►

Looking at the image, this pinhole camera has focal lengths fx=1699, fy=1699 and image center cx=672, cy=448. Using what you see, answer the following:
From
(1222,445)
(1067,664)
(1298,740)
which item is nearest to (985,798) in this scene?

◄

Copy the material above line for line, with nothing changed.

Looking at the image, this pinhole camera has focal lengths fx=1699, fy=1699 and image center cx=672, cy=448. Using what you see, answer the following:
From
(1222,445)
(1067,664)
(1298,740)
which item is nearest to (985,798) in this scene?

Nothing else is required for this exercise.